31 juillet 2006
la vie est subtile
Pour en terminer - temporairement - avec Roland Barthes, un extrait de sa Leçon inaugurale au Collège de France (1977) qui concerne les rapports entre science et littérature, l'un des propos de ce blog :
La littérature prend en charge beaucoup de savoirs. […] Cependant, en cela véritablement encyclopédique, la littérature fait tourner les savoirs, elle n'en fixe, elle n'en fétichise aucun ; elle leur donne une place indirecte, et cet indirect est précieux.

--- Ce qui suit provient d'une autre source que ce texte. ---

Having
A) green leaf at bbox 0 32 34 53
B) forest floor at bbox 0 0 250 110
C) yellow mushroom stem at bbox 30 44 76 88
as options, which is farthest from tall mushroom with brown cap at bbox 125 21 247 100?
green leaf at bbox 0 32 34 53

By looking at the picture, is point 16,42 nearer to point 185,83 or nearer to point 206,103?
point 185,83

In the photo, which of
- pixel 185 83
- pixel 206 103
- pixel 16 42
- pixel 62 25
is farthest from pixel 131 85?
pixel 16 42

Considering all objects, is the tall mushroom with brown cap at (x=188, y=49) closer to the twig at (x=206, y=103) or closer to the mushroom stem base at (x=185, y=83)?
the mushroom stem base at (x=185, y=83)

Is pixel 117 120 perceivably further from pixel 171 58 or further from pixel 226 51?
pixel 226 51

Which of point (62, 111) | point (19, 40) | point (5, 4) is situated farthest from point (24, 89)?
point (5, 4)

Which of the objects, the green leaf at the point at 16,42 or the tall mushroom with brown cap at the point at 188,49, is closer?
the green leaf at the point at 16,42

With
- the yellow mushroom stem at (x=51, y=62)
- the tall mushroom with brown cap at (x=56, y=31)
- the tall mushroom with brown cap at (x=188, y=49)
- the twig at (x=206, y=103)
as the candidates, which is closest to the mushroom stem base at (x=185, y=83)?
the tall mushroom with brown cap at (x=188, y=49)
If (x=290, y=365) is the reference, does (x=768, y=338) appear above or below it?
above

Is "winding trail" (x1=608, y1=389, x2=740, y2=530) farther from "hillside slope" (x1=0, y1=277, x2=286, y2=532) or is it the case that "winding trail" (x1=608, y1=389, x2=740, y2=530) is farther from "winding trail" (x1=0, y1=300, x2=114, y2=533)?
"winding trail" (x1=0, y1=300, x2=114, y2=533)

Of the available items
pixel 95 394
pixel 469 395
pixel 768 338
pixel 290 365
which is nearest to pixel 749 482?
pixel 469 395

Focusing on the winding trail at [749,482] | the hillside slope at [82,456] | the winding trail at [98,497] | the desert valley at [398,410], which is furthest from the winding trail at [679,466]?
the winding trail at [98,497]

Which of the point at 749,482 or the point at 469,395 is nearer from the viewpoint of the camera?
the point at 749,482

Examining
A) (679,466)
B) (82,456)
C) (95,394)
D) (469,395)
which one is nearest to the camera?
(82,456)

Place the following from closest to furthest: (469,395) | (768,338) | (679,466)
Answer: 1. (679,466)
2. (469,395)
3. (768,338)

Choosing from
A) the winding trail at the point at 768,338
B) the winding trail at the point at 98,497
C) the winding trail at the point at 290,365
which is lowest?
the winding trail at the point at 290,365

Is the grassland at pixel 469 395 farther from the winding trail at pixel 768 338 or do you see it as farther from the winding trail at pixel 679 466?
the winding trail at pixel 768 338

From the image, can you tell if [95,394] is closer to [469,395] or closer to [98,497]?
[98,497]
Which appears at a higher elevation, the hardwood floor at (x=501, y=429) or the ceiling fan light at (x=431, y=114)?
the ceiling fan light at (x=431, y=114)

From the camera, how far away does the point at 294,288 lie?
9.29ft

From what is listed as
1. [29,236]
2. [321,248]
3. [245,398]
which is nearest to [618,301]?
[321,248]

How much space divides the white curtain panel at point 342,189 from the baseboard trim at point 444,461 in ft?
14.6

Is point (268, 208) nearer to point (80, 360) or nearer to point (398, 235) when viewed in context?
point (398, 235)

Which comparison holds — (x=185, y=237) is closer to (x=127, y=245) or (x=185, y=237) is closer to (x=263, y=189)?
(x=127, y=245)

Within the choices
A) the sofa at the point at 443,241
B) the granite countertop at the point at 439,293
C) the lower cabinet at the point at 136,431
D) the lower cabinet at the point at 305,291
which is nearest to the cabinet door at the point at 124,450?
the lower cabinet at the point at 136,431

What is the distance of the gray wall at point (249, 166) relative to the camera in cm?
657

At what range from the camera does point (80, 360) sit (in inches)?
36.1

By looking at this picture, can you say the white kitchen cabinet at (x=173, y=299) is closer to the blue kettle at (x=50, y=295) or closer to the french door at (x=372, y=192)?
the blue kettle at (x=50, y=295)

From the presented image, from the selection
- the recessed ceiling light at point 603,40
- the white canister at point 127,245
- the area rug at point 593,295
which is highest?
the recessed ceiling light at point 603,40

D'une part, il permet de désigner des savoirs possibles - insoupçonnés, inaccomplis : la littérature travaille dans les interstices de la science : elle est toujours en retard ou en avance sur elle, semblable à la pierre de Bologne, qui irradie la nuit ce qu'elle a emmagasiné pendant la journée, et par cette lueur indirecte illumine le jour nouveau qui vient. La science est grossière, la vie est subtile, et c'est pour corriger cette distance que la littérature nous importe. D'autre part, le savoir qu'elle mobilise n'est jamais entier ni dernier ; la littérature ne dit pas qu'elle sait quelque chose, mais qu'elle sait de quelque chose ; ou mieux : qu'elle en sait quelque chose - qu'elle en sait long sur les hommes. Ce qu'elle connaît des hommes, c'est ce qu'on pourrait appeler le grand gâchis du langage, qu'ils travaillent et qui les travaille, soit qu'elle reproduise la diversité des sociolectes, soit qu'à partir de cette diversité, dont elle ressent le déchirement, elle imagine et cherche à élaborer un langage-limite qui en serait le degré-zéro. Parce qu'elle met en scène le langage, au lieu, simplement, de l'utiliser, elle égrène le savoir dans le rouage de la réflexivité infinie ; à travers l'écriture, le savoir réfléchit sans cesse sur le savoir, selon un discours qui n'est plus épistémologique, mais dramatique.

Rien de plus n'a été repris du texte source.